Property sales bounce back in December, but this may be a blip
Sarah Coles, senior personal finance analyst at Hargreaves Lansdown, comments on the publication of the HMRC property sales for December, showing they bounced back in December, but this may be a blip.
Key points from publication:
- Property sales (non-seasonally adjusted) rose again in December – up 11.8% from November, but down 14.6% from a year earlier.
- It’s the third busiest December for the past decade.
- Sales over the 2021/22 tax year so far are still higher than any other year for the past decade (1,084,630).
- Note: HMRC recommends treating seasonally adjusted figures with caution because of the impact of the stamp duty holiday, so we have used non-seasonally adjusted figures.
Sarah Coles says:
“Property sales continued to bounce back in December, but there’s every chance this is a temporary blip. Over the previous two months, sales have been recovering from the lows of October, climbing slightly above the kind of levels we usually see in December. However, the lag in these figures means they reflect sentiment before talk of rate rises started in earnest, so this bounce isn’t guaranteed to take off.
“October was always going to be a real low, because so many people hurried a sale through to take advantage of the tax break that finished at the end of September. The recovery in the two months to December sees a return to stronger levels of transactions.
“However, these figures measure completed transactions, so there’s a lag between people’s decision to buy and when they feed into these statistics – about 2-3 months later.

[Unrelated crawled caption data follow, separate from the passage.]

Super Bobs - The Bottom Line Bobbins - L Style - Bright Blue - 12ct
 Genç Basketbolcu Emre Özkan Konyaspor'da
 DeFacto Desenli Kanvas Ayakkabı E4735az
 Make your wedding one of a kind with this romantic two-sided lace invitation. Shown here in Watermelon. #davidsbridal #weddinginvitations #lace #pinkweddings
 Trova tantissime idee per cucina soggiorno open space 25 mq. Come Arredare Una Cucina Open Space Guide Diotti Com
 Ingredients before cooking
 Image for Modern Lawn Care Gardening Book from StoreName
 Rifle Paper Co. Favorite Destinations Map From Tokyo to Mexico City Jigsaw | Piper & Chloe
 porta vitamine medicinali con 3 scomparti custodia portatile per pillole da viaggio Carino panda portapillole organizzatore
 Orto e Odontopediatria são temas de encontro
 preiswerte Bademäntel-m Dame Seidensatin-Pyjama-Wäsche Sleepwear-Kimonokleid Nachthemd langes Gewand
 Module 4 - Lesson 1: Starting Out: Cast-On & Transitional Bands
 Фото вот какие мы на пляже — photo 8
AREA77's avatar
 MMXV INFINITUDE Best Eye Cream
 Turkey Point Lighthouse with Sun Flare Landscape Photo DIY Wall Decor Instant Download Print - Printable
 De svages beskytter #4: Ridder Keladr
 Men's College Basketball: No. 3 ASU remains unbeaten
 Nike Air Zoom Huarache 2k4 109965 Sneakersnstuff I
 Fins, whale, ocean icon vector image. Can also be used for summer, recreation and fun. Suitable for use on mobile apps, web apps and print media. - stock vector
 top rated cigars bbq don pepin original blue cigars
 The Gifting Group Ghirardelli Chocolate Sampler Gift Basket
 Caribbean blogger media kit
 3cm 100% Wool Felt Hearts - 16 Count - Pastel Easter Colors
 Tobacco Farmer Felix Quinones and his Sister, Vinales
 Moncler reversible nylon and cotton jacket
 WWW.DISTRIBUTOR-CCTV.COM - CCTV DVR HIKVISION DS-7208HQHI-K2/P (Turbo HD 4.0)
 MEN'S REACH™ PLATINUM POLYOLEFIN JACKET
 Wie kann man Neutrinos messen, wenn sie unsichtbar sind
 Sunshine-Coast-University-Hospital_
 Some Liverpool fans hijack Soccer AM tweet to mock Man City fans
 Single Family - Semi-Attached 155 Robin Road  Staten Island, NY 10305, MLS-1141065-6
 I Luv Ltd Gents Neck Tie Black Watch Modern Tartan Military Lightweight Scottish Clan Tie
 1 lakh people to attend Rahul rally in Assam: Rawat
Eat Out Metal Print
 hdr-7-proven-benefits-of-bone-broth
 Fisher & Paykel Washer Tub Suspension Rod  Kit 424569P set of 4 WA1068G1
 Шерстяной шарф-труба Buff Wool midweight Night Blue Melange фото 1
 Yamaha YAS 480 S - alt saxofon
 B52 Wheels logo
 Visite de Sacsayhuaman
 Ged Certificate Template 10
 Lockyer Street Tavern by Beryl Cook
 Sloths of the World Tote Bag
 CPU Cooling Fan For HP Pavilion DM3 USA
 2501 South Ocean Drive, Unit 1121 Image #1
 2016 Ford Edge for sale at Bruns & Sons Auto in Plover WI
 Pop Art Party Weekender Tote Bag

We know that agreed sales have been dropping for months, so there’s a good chance this will manifest itself in lower completion numbers over the next few months.
“Agreed sales have been dropping partly as a result of the property drought, with the number of properties coming to market falling for the last nine months of 2021. The shortage of houses doesn’t just make it harder to buy, it’s also pushing prices up, with early indications from the commercial indices that prices hit a record high in December. It puts buyers in the miserable position of having to pay a huge premium for a home that they’ve had to settle for, which is going to put some of them off.
“Interest rates will be playing their part too, with weeks of speculation, a rise in December, and yet more talk of rises to come in the next few weeks or months. Any rise in mortgage rates would be a rise from a very low base, and there will still be some very attractive mortgage deals around. However, as we saw from the last few months of the stamp duty holiday, sometimes the idea of a change affects people’s buying decisions far more than the practical impact of the change itself.
“Back in September, people were racing for a deadline that, at most, would save them £2,500. So there’s a risk that a rise to an interest rate as low as 0.5% could make people think twice about stretching themselves to a more expensive property.”